The training space of an internship has been poorly addressed by research. We can highlight a fertile space to deepen and develop further studies in this field (McHugh, 2017). Different is the existing phenomenon with research aimed at delving into university teaching. These analyse a set of variables that affect the task and role of the teacher and that consider affective-motivational aspects in the teaching-learning process in their analyzes due to the importance of these factors for the teaching exercise (Bao, 2020; Dawson et al. al., 2021; Kramarski & Heaysman, 2021; Rombout et al., 2021; Virtanen & Tynjälä, 2019).

Metacognition and emotional regulation as a basis for socio-emotional skills

When we consider the definition that the OECD established from the measurement carried out on children and young people aged 10 to 15, the model of the five great socio-emotional skills emerges as an attempt to organize these abilities into categories from a systematic, comprehensive, and balanced consideration of the socio-emotional skills of individuals. These are Openness to experience, Conscientiousness, Emotional stability, Extraversion, and Agreeableness. Here, Metacognition and Emotional Regulation are transversal because of their high relevance in lifelong learning, adjustment to the context’s requirements, and the results of people’s performance (OECD, 2018).

The development of metacognition and emotional regulation is established in a constant interaction between revaluing thoughts and our perception of such thoughts (Boekaerts, 1996, 2011). This structure is developed through new observation and review strategies; the presence of a mediator is recommended to develop potential in the mediated (Kozulin, 2011).

Higher Education with Metacognitive Objectives?

Metacognition is a concept developed by Flavell (1987), who initiated questions regarding the internal mental dialectical process in which the subjects think and reflect on their thoughts. Here we come across the concept of regulating cognitive processes and cognitive activity. This concept allows planning, regulating, controlling, and evaluating the actions carried out by the subject before, during, and after their experiences take place in order to optimize their execution of specific tasks or in their global performance (J. Flavell, 1987; van Vliet et al., 2015).

(Excerpt from a data file)
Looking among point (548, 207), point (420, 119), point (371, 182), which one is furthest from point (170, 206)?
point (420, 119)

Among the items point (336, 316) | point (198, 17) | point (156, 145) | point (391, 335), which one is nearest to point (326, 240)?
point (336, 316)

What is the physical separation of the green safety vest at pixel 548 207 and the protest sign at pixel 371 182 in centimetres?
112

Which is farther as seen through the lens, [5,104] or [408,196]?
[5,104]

...

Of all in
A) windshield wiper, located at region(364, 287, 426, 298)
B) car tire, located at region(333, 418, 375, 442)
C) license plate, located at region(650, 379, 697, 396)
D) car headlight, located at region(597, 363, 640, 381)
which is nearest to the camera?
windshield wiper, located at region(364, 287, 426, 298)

| TO DO |
Write out the complete passage on metacognition, word for word. These rows have no connection to the passage on metacognition.

| OUTPUT FOR THIS TASK |
The training space of an internship has been poorly addressed by research. We can highlight a fertile space to deepen and develop further studies in this field (McHugh, 2017). Different is the existing phenomenon with research aimed at delving into university teaching. These analyse a set of variables that affect the task and role of the teacher and that consider affective-motivational aspects in the teaching-learning process in their analyzes due to the importance of these factors for the teaching exercise (Bao, 2020; Dawson et al. al., 2021; Kramarski & Heaysman, 2021; Rombout et al., 2021; Virtanen & Tynjälä, 2019).

Metacognition and emotional regulation as a basis for socio-emotional skills

When we consider the definition that the OECD established from the measurement carried out on children and young people aged 10 to 15, the model of the five great socio-emotional skills emerges as an attempt to organize these abilities into categories from a systematic, comprehensive, and balanced consideration of the socio-emotional skills of individuals. These are Openness to experience, Conscientiousness, Emotional stability, Extraversion, and Agreeableness. Here, Metacognition and Emotional Regulation are transversal because of their high relevance in lifelong learning, adjustment to the context’s requirements, and the results of people’s performance (OECD, 2018).

The development of metacognition and emotional regulation is established in a constant interaction between revaluing thoughts and our perception of such thoughts (Boekaerts, 1996, 2011). This structure is developed through new observation and review strategies; the presence of a mediator is recommended to develop potential in the mediated (Kozulin, 2011).

Higher Education with Metacognitive Objectives?

Metacognition is a concept developed by Flavell (1987), who initiated questions regarding the internal mental dialectical process in which the subjects think and reflect on their thoughts. Here we come across the concept of regulating cognitive processes and cognitive activity. This concept allows planning, regulating, controlling, and evaluating the actions carried out by the subject before, during, and after their experiences take place in order to optimize their execution of specific tasks or in their global performance (J. Flavell, 1987; van Vliet et al., 2015).